Set tasks
a) Repeat the stretch of the blog post on interactive fiction below from "So, I've been" through "concept] or book-on-floppy-disk/CD-ROMish.".
b) In the blog post on interactive fiction below, what is the title of the essay the author of Luminous Airplanes posted on Salon?
c) Decide whether each statement agrees with the blog post on interactive fiction below. Answer yes or no for each, quoting the words of the post that decide it.
(i) Luminous Airplanes is a hypertext/immersive site by Paul LaFarge.
(ii) "The Garden of Forking Paths" takes the form of a statement by a spy for Britain.
(iii) Luminous Airplanes is an app.

Tuesday, June 30, 2015

Re: Interactive Fiction

So, I've been doing some searching over the last few days, and I've found some interesting things. I think the "novel for pad" idea might most be addressed by what publishers are apparently calling "immersive fiction," so that might be helpful in your Googling; it seems that "hypertext fiction," which is (I think) what Amy means when she's discussing multiple entry-ways into a text, is no longer in fashion, as it feels very 90s website-y [see the Space Jam website for awesomeness not-entirely-unrelated to that concept] or book-on-floppy-disk/CD-ROMish.

I know the publishing term "immersive fiction" because it's a few clicks into this project:



Luminous Airplanes, which is a hypertext/immersive site by Paul LaFarge, for which the main linear narrative was made into a print novel, though the website includes various other elements to the story that expand it, including commentary by the author on the parts he's written in the past, on the process of writing it, and conversations he's had with a friend who knew about the project and with the editor of the print novel. And, as is generally the case with metafiction or hypertexts, it's unclear whether the narrator is a fictionalized version of the author, or the author himself, or completely fictionalized--as the linear narrative part takes place mostly in a town where they have their own language, according to the novel's Amazon page [I clicked a bit but didn't really get into the Thebes part...]. Though the site is quite simply designed, I do think it's worth going in and clicking around to see how the linking works--there's also a map, which can be really helpful when you get a few rounds into the clicking rabbit hole, though I think that feeling of being overwhelmed and a bit lost is part of what the author had in mind, given the content of this project, which has to do with family, death, loss, grieving, etc., all of which is pretty overwhelming and maybe feels like getting lost...

That all being said, this isn't an app; it's a story designed as a website. The author also has a blog post on Salon called "Why the Book's Future Never Happened," which has some helpful background into the genre of hypertext fiction. His question in the essay is about why there haven't been more hypertext/immersive fiction projects; some of the comments make the valid points that these kinds of writing have developed into other genres. For example, one comment points out that we call online essayists/memoirists bloggers, and another draws the link to gaming, that many video games incorporate/immerse the player into the narrative of the world they've created. And in my searching for "immersive fiction," on iTunes, it seems like the category "games" is applied often to projects that could be similar to what Amy has in mind, the difference being that we're starting with a narrative that's already created [I guess you could say we're gamifying a novel?]. Check out the screenshots for Device 6, a game by Simogo AB:
  


From what I can tell, the idea of hypertext/immersive fiction is that the reader has control of the narrative's structure--sorry, Keith, you're framing the story now... Andrew's book from project two, Nabokov's Pale Fire is one of the texts often pointed to as a hypertext novel before hypertext linking was an option, so think about that structure--you can read it straight through, but you also can flip back and forth from the notes and commentary to the original linear narrative part. And the individual notes are like little linear narratives that branch off from the main poem. Which brings up a story that includes the prototype/image that most people associate with hypertext fiction: "The Garden of Forking Paths," by Jorge Luis Borges. It's form is a statement by a Chinese professor/spy for Germany during World War I, who realized he was about to be caught by the British, and figures out a creative way of getting important information to the Germans. It's short and absolutely well worth reading for many reasons, but here's the section that applies to hypertexts, in which an expert in the spy's ancestor's literary masterpiece called The Garden of Forking Paths, of course, explains its underlying structure:
Your ancestor did not believe in a uniform, absolute time. He believed in an infinite series of times, in a growing, dizzying net of divergent, convergent and parallel times. This network of times which approached one another, forked, broke off, or were unaware of one another for centuries, embraces all possibilities of time. We do not exist in the majority of these times; in some you exist, and not I; in others I, and not you; in others, both of us. In the present one, which a favorable fate has granted me, you have arrived at my house; in another, while crossing the garden, you found me dead; in still another, I utter these same words, but I am a mistake, a ghost.

Supplied information

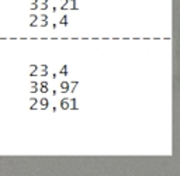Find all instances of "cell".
<instances>
[{"label":"cell","instance_id":"8","mask_svg":"<svg viewBox=\"0 0 180 176\" xmlns=\"http://www.w3.org/2000/svg\"><path fill=\"white\" fill-rule=\"evenodd\" d=\"M41 92H42V93H46V92H48V85H46V82H44L41 85Z\"/></svg>","mask_w":180,"mask_h":176},{"label":"cell","instance_id":"5","mask_svg":"<svg viewBox=\"0 0 180 176\" xmlns=\"http://www.w3.org/2000/svg\"><path fill=\"white\" fill-rule=\"evenodd\" d=\"M38 9V0H30V10H37Z\"/></svg>","mask_w":180,"mask_h":176},{"label":"cell","instance_id":"11","mask_svg":"<svg viewBox=\"0 0 180 176\" xmlns=\"http://www.w3.org/2000/svg\"><path fill=\"white\" fill-rule=\"evenodd\" d=\"M41 104H42V107H46L48 106V100H46V99H42V100H41Z\"/></svg>","mask_w":180,"mask_h":176},{"label":"cell","instance_id":"3","mask_svg":"<svg viewBox=\"0 0 180 176\" xmlns=\"http://www.w3.org/2000/svg\"><path fill=\"white\" fill-rule=\"evenodd\" d=\"M61 10H68L69 9V0H61Z\"/></svg>","mask_w":180,"mask_h":176},{"label":"cell","instance_id":"4","mask_svg":"<svg viewBox=\"0 0 180 176\" xmlns=\"http://www.w3.org/2000/svg\"><path fill=\"white\" fill-rule=\"evenodd\" d=\"M30 19H31V27H35V25H37V20H38V16H37V14H30Z\"/></svg>","mask_w":180,"mask_h":176},{"label":"cell","instance_id":"7","mask_svg":"<svg viewBox=\"0 0 180 176\" xmlns=\"http://www.w3.org/2000/svg\"><path fill=\"white\" fill-rule=\"evenodd\" d=\"M59 24H62V25H68V14H65V16H62V19L59 20Z\"/></svg>","mask_w":180,"mask_h":176},{"label":"cell","instance_id":"9","mask_svg":"<svg viewBox=\"0 0 180 176\" xmlns=\"http://www.w3.org/2000/svg\"><path fill=\"white\" fill-rule=\"evenodd\" d=\"M61 106H62V108H68V107H69V101L65 99V100H62V104H61Z\"/></svg>","mask_w":180,"mask_h":176},{"label":"cell","instance_id":"10","mask_svg":"<svg viewBox=\"0 0 180 176\" xmlns=\"http://www.w3.org/2000/svg\"><path fill=\"white\" fill-rule=\"evenodd\" d=\"M61 88H62V90H65V92H66V90H68V88H69V85H68L66 82H62V85H61Z\"/></svg>","mask_w":180,"mask_h":176},{"label":"cell","instance_id":"2","mask_svg":"<svg viewBox=\"0 0 180 176\" xmlns=\"http://www.w3.org/2000/svg\"><path fill=\"white\" fill-rule=\"evenodd\" d=\"M38 7H41V10H44V11H46L48 10V0H38Z\"/></svg>","mask_w":180,"mask_h":176},{"label":"cell","instance_id":"6","mask_svg":"<svg viewBox=\"0 0 180 176\" xmlns=\"http://www.w3.org/2000/svg\"><path fill=\"white\" fill-rule=\"evenodd\" d=\"M69 9L71 10H77V0H69Z\"/></svg>","mask_w":180,"mask_h":176},{"label":"cell","instance_id":"1","mask_svg":"<svg viewBox=\"0 0 180 176\" xmlns=\"http://www.w3.org/2000/svg\"><path fill=\"white\" fill-rule=\"evenodd\" d=\"M38 17L41 19V24L39 25H41V27H46V25H48V16H46L45 13H41Z\"/></svg>","mask_w":180,"mask_h":176}]
</instances>
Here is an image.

Answers per task
a)
So, I've been doing some searching over the last few days, and I've found some interesting things. I think the "novel for pad" idea might most be addressed by what publishers are apparently calling "immersive fiction," so that might be helpful in your Googling; it seems that "hypertext fiction," which is (I think) what Amy means when she's discussing multiple entry-ways into a text, is no longer in fashion, as it feels very 90s website-y [see the Space Jam website for awesomeness not-entirely-unrelated to that concept] or book-on-floppy-disk/CD-ROMish.

b) "Why the Book's Future Never Happened."

c)
(i) Yes: "Luminous Airplanes, which is a hypertext/immersive site by Paul LaFarge"
(ii) No: "It's form is a statement by a Chinese professor/spy for Germany during World War I"
(iii) No: "this isn't an app; it's a story designed as a website."